SANAA. – The World Health Organisation (WHO) says the number of suspected cholera cases in conflict-ridden Yemen has exceeded 100 000 in less than two months, with the death toll hitting over 780. “To date, 101 820 suspected cholera cases and 789 deaths have been reported in 19 governorates,” WHO spokesman, Tarik Jasarevic, told Reuters on Thursday.
A cholera outbreak began in Yemen on April 27.
This is the second wave of the disease in the Arabian Peninsula country, where 19 million people are in need of help with food shortages and hunger spreading.
Cholera infection first became epidemic in Yemen last October and spread until December, when it dwindled. Cholera is an acute diarrhoeal infection that is spread through contaminated food or water. It can be effectively treated with the immediate replacement of lost fluids and salts, but without treatment it can be fatal.

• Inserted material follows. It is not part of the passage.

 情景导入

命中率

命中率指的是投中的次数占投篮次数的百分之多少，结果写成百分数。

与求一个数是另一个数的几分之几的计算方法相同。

WHO had earlier warned that the number of cholera cases in Yemen could hit 300 000.
Oxfam charity organisation warned that the cholera epidemic in Yemen “is killing one person nearly every hour and if not contained, will threaten the lives of thousands of people in the coming months.”
It further called for “a massive aid effort and an immediate ceasefire” between Yemen’s warring sides to allow aid workers to tackle the outbreak in the impoverished country.
The published numbers of those infected with cholera were probably an underestimate, it noted. “Yemen is on the edge of an abyss. Lives hang in the balance,” Oxfam’s Yemen Country Director Sajjad Mohammed Sajid said, adding, “Cholera is simple to treat and prevent, but while the fighting continues, the task is made doubly difficult.” – Press TV.